Thursday 21 April 2011

Revamp of Wargame Rules

Our present rules are our own "house rules", and we have used them now for about three years. Over the years we have used many commercial sets, and even more home rules. Some have lasted longer than others, all have eventually been discarded as they failed to provide the type of games we wanted to play.

The last commercial set we used were Le Feu Sacre. These are an excellent set, and lasted us for about two years. But they are designed to fight corps sized battles, with 12 man infantry battalions. We wanted to fight much larger battles, and we did not have the correct combination of figures to provide even one corps per nationality for these rules. Even our attempts to adapt these rules failed.

So once more I decided to write our own rules. But this time I approached it from a different direction. I have a large collection of 28mm, 18mm and 6mm representing all of the major, and some of the minor, nationalities involved in the Napoleonic Wars. I wanted to be able to use all of the collection over a period of time.

First I created a campaign, which would allow me to use the different nationalities in sequence. It was based on 1813, and would have five area's each with a different allied nationality.

My armies were already organised by nationality, and each would now represent an army of four corps. The number of figures was just right to fit comfortably on our 6x6 foot table, even the 28mm

Each nation consists of 128 infantry, 16 cavalry and 4 guns. These would be divided into four corps, with 8 infantry and 4 cavalry per brigade.

I wanted the rules to provide a fast and fun game. I wanted it to last no more than 4-6 hours and to have reached a conclusion in that time. I also wanted them to reward realistic Napoleonic tactics, but not to depend on a comprehensive knowledge of the rules. Finally I wanted them to contain a strong element of chance.

Then they had to fit in with the campaign. By hit and miss I discovered that the game should last 12 moves. This would be sufficient for the figures to move to the centre of the table and fight one, and possibly two, actions. It was then obvious to match one move on the table to one hour in the campaign.

The rules have worked better than I could have hoped. They have stood the test of time, and have only required minor amendments. Of course it helps that Jan and I wargame the battles, and over many years we know what we wanted to achieve.

I put the rules on the blog 18 months ago as part of the campaign blog. This was done so that anyone following the battle reports on the campaign blog could refer to the wargame rules if they wished. I am amazed that in that short time there has been 5697 hits on the rule blog alone!

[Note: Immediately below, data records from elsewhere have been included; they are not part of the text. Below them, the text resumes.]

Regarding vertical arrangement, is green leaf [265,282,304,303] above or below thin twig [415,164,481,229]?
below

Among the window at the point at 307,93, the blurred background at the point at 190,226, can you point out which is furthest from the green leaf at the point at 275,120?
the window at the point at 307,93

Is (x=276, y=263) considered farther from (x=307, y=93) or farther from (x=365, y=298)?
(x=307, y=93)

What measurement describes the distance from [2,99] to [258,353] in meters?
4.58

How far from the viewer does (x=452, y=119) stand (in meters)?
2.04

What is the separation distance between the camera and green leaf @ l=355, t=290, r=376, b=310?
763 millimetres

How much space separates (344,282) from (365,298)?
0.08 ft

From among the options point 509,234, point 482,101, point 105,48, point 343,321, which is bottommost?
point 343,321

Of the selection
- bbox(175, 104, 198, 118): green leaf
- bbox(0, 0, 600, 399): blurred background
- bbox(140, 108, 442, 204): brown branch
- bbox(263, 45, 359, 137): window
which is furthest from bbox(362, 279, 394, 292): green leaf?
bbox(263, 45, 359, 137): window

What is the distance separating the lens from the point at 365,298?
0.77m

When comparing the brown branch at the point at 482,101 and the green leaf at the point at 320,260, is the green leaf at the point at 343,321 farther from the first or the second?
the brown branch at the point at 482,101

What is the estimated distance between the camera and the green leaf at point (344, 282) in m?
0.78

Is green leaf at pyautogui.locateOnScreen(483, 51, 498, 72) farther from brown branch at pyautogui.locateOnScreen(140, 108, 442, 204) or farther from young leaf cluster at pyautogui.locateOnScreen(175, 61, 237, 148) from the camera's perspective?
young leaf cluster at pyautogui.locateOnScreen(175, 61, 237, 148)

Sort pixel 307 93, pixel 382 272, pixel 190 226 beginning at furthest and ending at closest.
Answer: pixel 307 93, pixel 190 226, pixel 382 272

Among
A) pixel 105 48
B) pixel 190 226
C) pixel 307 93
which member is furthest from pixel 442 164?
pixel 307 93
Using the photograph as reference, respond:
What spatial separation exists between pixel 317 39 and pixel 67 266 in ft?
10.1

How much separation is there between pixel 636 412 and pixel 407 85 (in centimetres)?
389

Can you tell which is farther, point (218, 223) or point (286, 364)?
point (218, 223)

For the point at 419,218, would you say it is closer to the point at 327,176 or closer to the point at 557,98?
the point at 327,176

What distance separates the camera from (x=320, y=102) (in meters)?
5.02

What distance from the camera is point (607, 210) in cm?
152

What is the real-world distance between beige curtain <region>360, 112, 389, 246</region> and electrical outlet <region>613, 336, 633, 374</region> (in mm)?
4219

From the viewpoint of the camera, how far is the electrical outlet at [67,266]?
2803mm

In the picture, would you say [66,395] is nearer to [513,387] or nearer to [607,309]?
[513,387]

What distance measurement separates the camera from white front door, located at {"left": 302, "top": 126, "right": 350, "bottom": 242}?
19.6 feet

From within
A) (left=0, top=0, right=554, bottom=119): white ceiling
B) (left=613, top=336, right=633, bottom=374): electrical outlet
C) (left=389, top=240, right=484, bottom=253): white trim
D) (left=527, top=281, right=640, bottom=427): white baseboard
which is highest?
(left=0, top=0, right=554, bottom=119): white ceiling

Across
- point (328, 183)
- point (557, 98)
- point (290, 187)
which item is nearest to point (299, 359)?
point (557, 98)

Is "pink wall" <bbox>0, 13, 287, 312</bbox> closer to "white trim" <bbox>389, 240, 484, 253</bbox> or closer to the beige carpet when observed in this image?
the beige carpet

The conversion of my solo 1813 campaign to PBEM has no doubt helped to increase the numbers. Jan and I fight the wargames, and I post each move on the campaign diary blog with photographs so that the players can follow the progress of each game. I now add a reference to the rules at the end of each wargame move, to explain what has happened.

We woke to an unusually grey and damp morning, and I was looking for something to do. The campaign has reached a battle/wargame, so there is not much administration to do for a day or two. So I decided to check that the rules on the blog were up to date.

I soon discovered that there were some minor differences between the rules I send out and those published on the blog. Also the summary and photographs made it difficult to find the actual rules. When I posted the Wargame Rules blog I did not expect much interest, and I added a summary to each rule to explain what I wanted to achieve. I also posted a photograph to make it easier to understand, and to add a bit of interest to the blog. But I now decided that it just made it more difficult to read the actual rules.

So I amended the whole blog to make it a little more user friendly. I also reposted all of the entries so that they ran from rule 1 to rule 20, rather than in reverse as they had previously.

If anyone would like to have a look at the result they will find them at


  1. Hello Paul,

    You wrote:

    "By hit and miss I discovered that the game should last 12 moves. This would be sufficient for the figures to move to the centre of the table and fight one, and possibly two, actions."

    Two questions really - why do you prefer this type of game of 7-10 moves marching, 2-5 moves fighting (the battle reports you post seem to be reasonably consistent about this) and how did you discover that is what you liked?



  2. Hi John

    You are right that about half of the game is moving into position, and half fighting

    The introduction of PBEM to the campaign has made this more likely, as we often have to spend more time setting up the attack/defence. We both quite like this element

    We used to use rules which allowed for prolonged and indecisive fighting, mostly melee. We found that we lost interest before the game came to a conclusion.

    We have also fought large wargames both on our own and as multi player. Although great fun to plan and organise, more often than not the actual game was disappointing, with long periods of inactivity or complicated moving and even more complicated firing or melee.

    The PBEM requires a quick result to the battles/wargames, so that the campaign is not put on hold for too long.

    I appreciate that this approach will not suit all, but then again I am not trying to achieve that. It suits Jan and I. It usually means that a game lasts about a week, with 3 or 6 moves per session.

    Whatever the reason we enjoy our wargames more now than we have for years. And the uncertainity of games provided by PBEM has greatly improved the campaign.